ErrorDocument 403 "/errordocuments/ip-name.html"
#custom 404 telling them as a likely hacker/bot you wish to have nothing to do with them see mine at http://193.120.238.109/
ErrorLog /var/log/httpd/ip-error.log
CustomLog /var/log/httpd/ip-access.log combined
</VirtualHost>
<VirtualHost *:80>
ServerName domain.com
RedirectPermanent / http://www.domain.com/
ErrorLog logs/www.domain.com-error.log
CustomLog logs/www.domain.com-access.log combined
</VirtualHost>
<VirtualHost *:80>
DocumentRoot /var/webserver/ftpusers/domain
ServerName www.domain.com
ServerPath /domain
ErrorLog logs/www.domain.com-error.log
CustomLog logs/www.domain.com-access.log combined
</VirtualHost>
<VirtualHost *:80>
ServerName domain2.com
RedirectPermanent / http://www.domain2.com/
ErrorLog logs/www.domain2.com-error.log
CustomLog logs/www.domain2.com-access.log combined
</VirtualHost>
<VirtualHost *:80>
DocumentRoot /var/webserver/ftpusers/domain2
ServerName www.domain2.com
ServerPath /domain2
ErrorLog logs/www.domain2.com-error.log
CustomLog logs/www.domain2.com-access.log combined
</VirtualHost>
Confirming that for Apache 2.x, the first virtual host (with the same port number) will be used if a matching virtual host is not found.

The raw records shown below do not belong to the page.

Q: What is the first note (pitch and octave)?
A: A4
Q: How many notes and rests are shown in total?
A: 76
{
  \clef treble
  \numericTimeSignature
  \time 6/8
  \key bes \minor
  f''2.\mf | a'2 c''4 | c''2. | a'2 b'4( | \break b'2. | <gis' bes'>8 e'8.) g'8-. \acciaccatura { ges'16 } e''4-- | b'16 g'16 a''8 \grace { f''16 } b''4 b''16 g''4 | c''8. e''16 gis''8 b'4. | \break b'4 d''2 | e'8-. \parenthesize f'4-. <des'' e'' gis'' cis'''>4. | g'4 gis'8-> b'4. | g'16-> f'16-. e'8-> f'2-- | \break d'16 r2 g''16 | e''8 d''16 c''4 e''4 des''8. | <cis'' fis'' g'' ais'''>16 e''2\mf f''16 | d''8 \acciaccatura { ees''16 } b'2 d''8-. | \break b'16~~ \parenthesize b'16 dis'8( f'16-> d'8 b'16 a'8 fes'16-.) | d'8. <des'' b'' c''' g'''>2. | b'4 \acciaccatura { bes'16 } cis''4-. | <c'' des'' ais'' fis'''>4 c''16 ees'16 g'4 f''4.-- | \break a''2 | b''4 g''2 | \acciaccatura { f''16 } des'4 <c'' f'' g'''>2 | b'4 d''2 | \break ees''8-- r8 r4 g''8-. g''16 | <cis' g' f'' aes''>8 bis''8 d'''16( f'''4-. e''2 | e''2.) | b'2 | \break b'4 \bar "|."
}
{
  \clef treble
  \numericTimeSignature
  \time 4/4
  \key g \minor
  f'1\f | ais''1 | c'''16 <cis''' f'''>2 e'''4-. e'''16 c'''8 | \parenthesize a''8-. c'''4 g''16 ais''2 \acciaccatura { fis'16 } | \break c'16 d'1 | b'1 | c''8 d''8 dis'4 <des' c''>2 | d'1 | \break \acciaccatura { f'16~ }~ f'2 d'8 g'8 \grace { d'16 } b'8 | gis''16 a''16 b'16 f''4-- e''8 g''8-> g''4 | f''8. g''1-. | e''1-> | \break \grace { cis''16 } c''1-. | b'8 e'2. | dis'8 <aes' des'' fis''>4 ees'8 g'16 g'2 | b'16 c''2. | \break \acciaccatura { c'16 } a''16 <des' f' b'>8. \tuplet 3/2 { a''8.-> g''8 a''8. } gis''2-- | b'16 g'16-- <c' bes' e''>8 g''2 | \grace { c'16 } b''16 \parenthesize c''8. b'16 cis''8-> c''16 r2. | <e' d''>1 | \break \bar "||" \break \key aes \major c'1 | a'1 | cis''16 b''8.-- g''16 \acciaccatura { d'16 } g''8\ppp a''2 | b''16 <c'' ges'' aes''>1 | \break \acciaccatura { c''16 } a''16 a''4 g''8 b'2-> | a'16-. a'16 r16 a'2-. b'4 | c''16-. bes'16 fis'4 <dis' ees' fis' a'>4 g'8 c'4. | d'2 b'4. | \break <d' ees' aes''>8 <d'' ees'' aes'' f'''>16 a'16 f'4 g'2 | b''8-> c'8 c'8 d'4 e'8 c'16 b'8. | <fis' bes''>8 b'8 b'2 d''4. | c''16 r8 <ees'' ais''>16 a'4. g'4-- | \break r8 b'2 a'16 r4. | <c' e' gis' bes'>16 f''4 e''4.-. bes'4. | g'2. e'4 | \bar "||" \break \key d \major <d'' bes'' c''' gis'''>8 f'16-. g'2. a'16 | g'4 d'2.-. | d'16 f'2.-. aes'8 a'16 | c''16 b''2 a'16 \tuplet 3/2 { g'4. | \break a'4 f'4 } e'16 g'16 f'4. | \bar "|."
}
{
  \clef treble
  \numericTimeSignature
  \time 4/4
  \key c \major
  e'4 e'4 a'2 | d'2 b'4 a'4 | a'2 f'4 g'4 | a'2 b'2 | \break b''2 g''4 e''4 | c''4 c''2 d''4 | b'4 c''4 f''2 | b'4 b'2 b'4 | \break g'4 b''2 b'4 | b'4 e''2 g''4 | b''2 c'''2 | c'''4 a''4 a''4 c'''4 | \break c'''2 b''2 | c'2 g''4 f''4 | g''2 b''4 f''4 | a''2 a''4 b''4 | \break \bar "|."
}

http://httpd.apache.org/docs/2.2/vhosts/details.html
"If no matching vhost could be found the request is served from the first vhost with a matching port number that is on the list for the IP to which the client connected"
You can always add this code below, put it right below NameVirtualHost *:80 so that your default document root is served by default if no other virtual hosts found.
<VirtualHost *:80>
ServerName localhost
DocumentRoot /my/default/document/root
</VirtualHost>
Simply put this code at top in httpd-vhosts.conf
<VirtualHost localhost:80>
ServerName localhost
DocumentRoot d:/xampp/htdocs
<Directory "d:/xampp/htdocs/">
Options Indexes FollowSymLinks MultiViews
AllowOverride All
Require local
</Directory>
</VirtualHost>
One way to do this is:
In your VirtualHosts configuration, enter the specific local site name you want to enable instead of using a wildcard:
<VirtualHost site1.dev:80> instead of <VirtualHost *:80>
Switch off NameVirtualHost *:80 which can be done by commenting it out in your vhosts.conf file
In your /etc/hosts file mention both aliases for the loopback IP:
127.0.0.1 localhost site1.dev
That's it. You should see that localhost goes to the default DocumentRoot as usual and the site1.dev goes to the site you've setup as virtual host.